瀧口:CTOとして7秒を実現するためにどういう仕組みを作りだしたんですか?

小橋:この一つ一つの部品をどうやって作っているのかというのが最終的に金額につながってくるんですけど、それをどうやって作るかというシミュレーションをするんです。簡単に言うと人件費や工場の機械、いろんな所でお金がかかりますが、そういうのがどれくらいかかるのかというのを計算するために部品の形状を分析するんです。

この一つ一つの物体を作るのにどういう機械を使って誰がどういう風に手を動かせばできるんだろうとシミュレーションしています。そしてシミュレーションした結果、金額が出てきます。その解析、アルゴリズムというものをメインに創業時から開発を続けています。

原:いわゆる解析して出てきた金額というのは、やはり最初はハズレがあったりもするわけですよね。それがどんどん精度が上がって今に至るということでしょうか。

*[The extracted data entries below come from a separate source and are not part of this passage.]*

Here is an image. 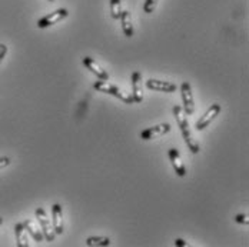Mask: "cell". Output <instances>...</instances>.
<instances>
[{
	"label": "cell",
	"instance_id": "9a60e30c",
	"mask_svg": "<svg viewBox=\"0 0 249 247\" xmlns=\"http://www.w3.org/2000/svg\"><path fill=\"white\" fill-rule=\"evenodd\" d=\"M182 134H183V139H185V143H186L188 148H189L194 154L199 153V150H200L199 143H198V140L192 136V133H191L189 127H188V129H185V130H182Z\"/></svg>",
	"mask_w": 249,
	"mask_h": 247
},
{
	"label": "cell",
	"instance_id": "7a4b0ae2",
	"mask_svg": "<svg viewBox=\"0 0 249 247\" xmlns=\"http://www.w3.org/2000/svg\"><path fill=\"white\" fill-rule=\"evenodd\" d=\"M35 214H36V219H37V222H39L40 227H42V233H43L45 239H46L48 242H53L54 237H56V233H54L53 224L50 223V219L48 217L45 209H42V207L36 209Z\"/></svg>",
	"mask_w": 249,
	"mask_h": 247
},
{
	"label": "cell",
	"instance_id": "d4e9b609",
	"mask_svg": "<svg viewBox=\"0 0 249 247\" xmlns=\"http://www.w3.org/2000/svg\"><path fill=\"white\" fill-rule=\"evenodd\" d=\"M49 1H54V0H49Z\"/></svg>",
	"mask_w": 249,
	"mask_h": 247
},
{
	"label": "cell",
	"instance_id": "8fae6325",
	"mask_svg": "<svg viewBox=\"0 0 249 247\" xmlns=\"http://www.w3.org/2000/svg\"><path fill=\"white\" fill-rule=\"evenodd\" d=\"M52 217H53V229L56 234L63 233V214H62V206L60 204H53L52 206Z\"/></svg>",
	"mask_w": 249,
	"mask_h": 247
},
{
	"label": "cell",
	"instance_id": "ba28073f",
	"mask_svg": "<svg viewBox=\"0 0 249 247\" xmlns=\"http://www.w3.org/2000/svg\"><path fill=\"white\" fill-rule=\"evenodd\" d=\"M168 156H169V160H171V163H172V166H174L175 173L178 174L179 177H185V174H186V167H185V165H183V162H182V159H180L179 151H178L176 148H169Z\"/></svg>",
	"mask_w": 249,
	"mask_h": 247
},
{
	"label": "cell",
	"instance_id": "e0dca14e",
	"mask_svg": "<svg viewBox=\"0 0 249 247\" xmlns=\"http://www.w3.org/2000/svg\"><path fill=\"white\" fill-rule=\"evenodd\" d=\"M110 1V15L115 20H119L121 19V15H122V4H121V0H109Z\"/></svg>",
	"mask_w": 249,
	"mask_h": 247
},
{
	"label": "cell",
	"instance_id": "ac0fdd59",
	"mask_svg": "<svg viewBox=\"0 0 249 247\" xmlns=\"http://www.w3.org/2000/svg\"><path fill=\"white\" fill-rule=\"evenodd\" d=\"M86 245L90 247L109 246V245H110V239H109V237H89V239L86 240Z\"/></svg>",
	"mask_w": 249,
	"mask_h": 247
},
{
	"label": "cell",
	"instance_id": "5b68a950",
	"mask_svg": "<svg viewBox=\"0 0 249 247\" xmlns=\"http://www.w3.org/2000/svg\"><path fill=\"white\" fill-rule=\"evenodd\" d=\"M180 92H182V100H183V112L188 116H191L195 112V101H194V96H192L191 84L188 82H183L182 87H180Z\"/></svg>",
	"mask_w": 249,
	"mask_h": 247
},
{
	"label": "cell",
	"instance_id": "3957f363",
	"mask_svg": "<svg viewBox=\"0 0 249 247\" xmlns=\"http://www.w3.org/2000/svg\"><path fill=\"white\" fill-rule=\"evenodd\" d=\"M68 15H69V12H68L66 9H57V10H54L53 13H49V15L43 16L40 20H37V27H39V29H46V27H49V26L56 25V23H59L60 20L66 19Z\"/></svg>",
	"mask_w": 249,
	"mask_h": 247
},
{
	"label": "cell",
	"instance_id": "8992f818",
	"mask_svg": "<svg viewBox=\"0 0 249 247\" xmlns=\"http://www.w3.org/2000/svg\"><path fill=\"white\" fill-rule=\"evenodd\" d=\"M169 132H171V124L169 123L158 124V126H153V127L145 129L143 132H141V139L142 140H152V139L160 137Z\"/></svg>",
	"mask_w": 249,
	"mask_h": 247
},
{
	"label": "cell",
	"instance_id": "4fadbf2b",
	"mask_svg": "<svg viewBox=\"0 0 249 247\" xmlns=\"http://www.w3.org/2000/svg\"><path fill=\"white\" fill-rule=\"evenodd\" d=\"M121 23H122V30H124L126 37L133 36V25H132V16L129 10H124L121 15Z\"/></svg>",
	"mask_w": 249,
	"mask_h": 247
},
{
	"label": "cell",
	"instance_id": "30bf717a",
	"mask_svg": "<svg viewBox=\"0 0 249 247\" xmlns=\"http://www.w3.org/2000/svg\"><path fill=\"white\" fill-rule=\"evenodd\" d=\"M132 98L135 103H142L143 95H142V74L139 72L132 73Z\"/></svg>",
	"mask_w": 249,
	"mask_h": 247
},
{
	"label": "cell",
	"instance_id": "ffe728a7",
	"mask_svg": "<svg viewBox=\"0 0 249 247\" xmlns=\"http://www.w3.org/2000/svg\"><path fill=\"white\" fill-rule=\"evenodd\" d=\"M236 223H241V224H249V214L248 213H245V214H236L235 216V219H233Z\"/></svg>",
	"mask_w": 249,
	"mask_h": 247
},
{
	"label": "cell",
	"instance_id": "7402d4cb",
	"mask_svg": "<svg viewBox=\"0 0 249 247\" xmlns=\"http://www.w3.org/2000/svg\"><path fill=\"white\" fill-rule=\"evenodd\" d=\"M6 53H7V46L3 45V43H0V63H1V60L4 59Z\"/></svg>",
	"mask_w": 249,
	"mask_h": 247
},
{
	"label": "cell",
	"instance_id": "52a82bcc",
	"mask_svg": "<svg viewBox=\"0 0 249 247\" xmlns=\"http://www.w3.org/2000/svg\"><path fill=\"white\" fill-rule=\"evenodd\" d=\"M146 87L150 90H158V92H165V93H172L176 90V84L172 82H162L156 79H149L146 82Z\"/></svg>",
	"mask_w": 249,
	"mask_h": 247
},
{
	"label": "cell",
	"instance_id": "5bb4252c",
	"mask_svg": "<svg viewBox=\"0 0 249 247\" xmlns=\"http://www.w3.org/2000/svg\"><path fill=\"white\" fill-rule=\"evenodd\" d=\"M23 226H25V229L27 230V233L36 240V242H43V239H45V236H43V233H42V230H39V227L36 226V223L33 222V220H25L23 222Z\"/></svg>",
	"mask_w": 249,
	"mask_h": 247
},
{
	"label": "cell",
	"instance_id": "6da1fadb",
	"mask_svg": "<svg viewBox=\"0 0 249 247\" xmlns=\"http://www.w3.org/2000/svg\"><path fill=\"white\" fill-rule=\"evenodd\" d=\"M93 89H96L100 93L112 95V96H115V98H118V99H121L122 101H124L126 104H133V103H135V100H133L130 93H126L122 89H119L118 86L109 83L107 80H100L99 79L98 82L93 83Z\"/></svg>",
	"mask_w": 249,
	"mask_h": 247
},
{
	"label": "cell",
	"instance_id": "9c48e42d",
	"mask_svg": "<svg viewBox=\"0 0 249 247\" xmlns=\"http://www.w3.org/2000/svg\"><path fill=\"white\" fill-rule=\"evenodd\" d=\"M82 63H83V66H85L88 70H90L92 73L96 74V77H99L100 80H107V79H109L107 72L103 70L99 63H96V60H93L92 57H83Z\"/></svg>",
	"mask_w": 249,
	"mask_h": 247
},
{
	"label": "cell",
	"instance_id": "277c9868",
	"mask_svg": "<svg viewBox=\"0 0 249 247\" xmlns=\"http://www.w3.org/2000/svg\"><path fill=\"white\" fill-rule=\"evenodd\" d=\"M219 113H221V104H218V103L212 104V106L205 112V115H203L199 120L196 122V130L200 132V130L206 129L209 124L212 123V122L216 119V116H218Z\"/></svg>",
	"mask_w": 249,
	"mask_h": 247
},
{
	"label": "cell",
	"instance_id": "cb8c5ba5",
	"mask_svg": "<svg viewBox=\"0 0 249 247\" xmlns=\"http://www.w3.org/2000/svg\"><path fill=\"white\" fill-rule=\"evenodd\" d=\"M1 223H3V219H1V217H0V226H1Z\"/></svg>",
	"mask_w": 249,
	"mask_h": 247
},
{
	"label": "cell",
	"instance_id": "7c38bea8",
	"mask_svg": "<svg viewBox=\"0 0 249 247\" xmlns=\"http://www.w3.org/2000/svg\"><path fill=\"white\" fill-rule=\"evenodd\" d=\"M15 234H16V243H18V246L29 247L27 230L25 229L23 223H16V224H15Z\"/></svg>",
	"mask_w": 249,
	"mask_h": 247
},
{
	"label": "cell",
	"instance_id": "2e32d148",
	"mask_svg": "<svg viewBox=\"0 0 249 247\" xmlns=\"http://www.w3.org/2000/svg\"><path fill=\"white\" fill-rule=\"evenodd\" d=\"M174 115H175L176 122H178L179 127H180V130H185V129H188V127H189L188 119H186V113L183 112V107H182V106H179V104H176V106H175Z\"/></svg>",
	"mask_w": 249,
	"mask_h": 247
},
{
	"label": "cell",
	"instance_id": "603a6c76",
	"mask_svg": "<svg viewBox=\"0 0 249 247\" xmlns=\"http://www.w3.org/2000/svg\"><path fill=\"white\" fill-rule=\"evenodd\" d=\"M175 246H178V247H188L189 245L185 242V240H182V239H176L175 240Z\"/></svg>",
	"mask_w": 249,
	"mask_h": 247
},
{
	"label": "cell",
	"instance_id": "d6986e66",
	"mask_svg": "<svg viewBox=\"0 0 249 247\" xmlns=\"http://www.w3.org/2000/svg\"><path fill=\"white\" fill-rule=\"evenodd\" d=\"M156 4H158V0H146L145 4H143V12L145 13H153L155 9H156Z\"/></svg>",
	"mask_w": 249,
	"mask_h": 247
},
{
	"label": "cell",
	"instance_id": "44dd1931",
	"mask_svg": "<svg viewBox=\"0 0 249 247\" xmlns=\"http://www.w3.org/2000/svg\"><path fill=\"white\" fill-rule=\"evenodd\" d=\"M10 165V159L9 157H0V169H4Z\"/></svg>",
	"mask_w": 249,
	"mask_h": 247
}]
</instances>
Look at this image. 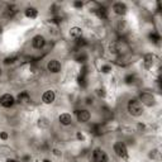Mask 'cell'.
Masks as SVG:
<instances>
[{
  "label": "cell",
  "instance_id": "1",
  "mask_svg": "<svg viewBox=\"0 0 162 162\" xmlns=\"http://www.w3.org/2000/svg\"><path fill=\"white\" fill-rule=\"evenodd\" d=\"M127 108H128L129 114L133 115V117H141V115L143 114V106H142V104H141L138 100H136V99L129 100Z\"/></svg>",
  "mask_w": 162,
  "mask_h": 162
},
{
  "label": "cell",
  "instance_id": "2",
  "mask_svg": "<svg viewBox=\"0 0 162 162\" xmlns=\"http://www.w3.org/2000/svg\"><path fill=\"white\" fill-rule=\"evenodd\" d=\"M114 152L120 158H124V160L128 158V150H127V146L123 142H117L114 144Z\"/></svg>",
  "mask_w": 162,
  "mask_h": 162
},
{
  "label": "cell",
  "instance_id": "3",
  "mask_svg": "<svg viewBox=\"0 0 162 162\" xmlns=\"http://www.w3.org/2000/svg\"><path fill=\"white\" fill-rule=\"evenodd\" d=\"M92 161L94 162H108L109 157H108L106 152L103 151L101 148H95L92 151Z\"/></svg>",
  "mask_w": 162,
  "mask_h": 162
},
{
  "label": "cell",
  "instance_id": "4",
  "mask_svg": "<svg viewBox=\"0 0 162 162\" xmlns=\"http://www.w3.org/2000/svg\"><path fill=\"white\" fill-rule=\"evenodd\" d=\"M76 117L80 123H87L91 118V114L86 109H81V110H76Z\"/></svg>",
  "mask_w": 162,
  "mask_h": 162
},
{
  "label": "cell",
  "instance_id": "5",
  "mask_svg": "<svg viewBox=\"0 0 162 162\" xmlns=\"http://www.w3.org/2000/svg\"><path fill=\"white\" fill-rule=\"evenodd\" d=\"M15 103V99L10 94H4V95L0 98V104H2L4 108H11Z\"/></svg>",
  "mask_w": 162,
  "mask_h": 162
},
{
  "label": "cell",
  "instance_id": "6",
  "mask_svg": "<svg viewBox=\"0 0 162 162\" xmlns=\"http://www.w3.org/2000/svg\"><path fill=\"white\" fill-rule=\"evenodd\" d=\"M61 67L62 66H61L60 61H57V60H51L47 63V70L52 74H58L61 71Z\"/></svg>",
  "mask_w": 162,
  "mask_h": 162
},
{
  "label": "cell",
  "instance_id": "7",
  "mask_svg": "<svg viewBox=\"0 0 162 162\" xmlns=\"http://www.w3.org/2000/svg\"><path fill=\"white\" fill-rule=\"evenodd\" d=\"M32 45H33V47L36 49H42L45 47V45H46V39H45L43 36H40V34L34 36L33 39H32Z\"/></svg>",
  "mask_w": 162,
  "mask_h": 162
},
{
  "label": "cell",
  "instance_id": "8",
  "mask_svg": "<svg viewBox=\"0 0 162 162\" xmlns=\"http://www.w3.org/2000/svg\"><path fill=\"white\" fill-rule=\"evenodd\" d=\"M55 91H52V90H47L43 92V95H42V101L45 104H52L53 101H55Z\"/></svg>",
  "mask_w": 162,
  "mask_h": 162
},
{
  "label": "cell",
  "instance_id": "9",
  "mask_svg": "<svg viewBox=\"0 0 162 162\" xmlns=\"http://www.w3.org/2000/svg\"><path fill=\"white\" fill-rule=\"evenodd\" d=\"M113 10L118 15H124L127 13V5L124 3H115L113 5Z\"/></svg>",
  "mask_w": 162,
  "mask_h": 162
},
{
  "label": "cell",
  "instance_id": "10",
  "mask_svg": "<svg viewBox=\"0 0 162 162\" xmlns=\"http://www.w3.org/2000/svg\"><path fill=\"white\" fill-rule=\"evenodd\" d=\"M58 120H60V123L62 126H70L72 123V117L69 113H63V114H61L58 117Z\"/></svg>",
  "mask_w": 162,
  "mask_h": 162
},
{
  "label": "cell",
  "instance_id": "11",
  "mask_svg": "<svg viewBox=\"0 0 162 162\" xmlns=\"http://www.w3.org/2000/svg\"><path fill=\"white\" fill-rule=\"evenodd\" d=\"M141 100H142V103H144L147 105H153L155 104V98L152 96V94H148V92L141 94Z\"/></svg>",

小橋:そうですね。そういう前提とか金属の価格とか。金属って1キロ何円で買って来るんですけど、その値動きがあったり業界としていろんな変動要素があるので、そういうのをちゃんと取り込むことによって精度が上がってきたということはあります。

瀧口:どの工場が一番加工が得意なのか、ということも全部データとして読み込んでいるということですか。

小橋:まさにその通りです。

瀧口:マッチングを自動でやってくれるという仕組みでもあるんですね。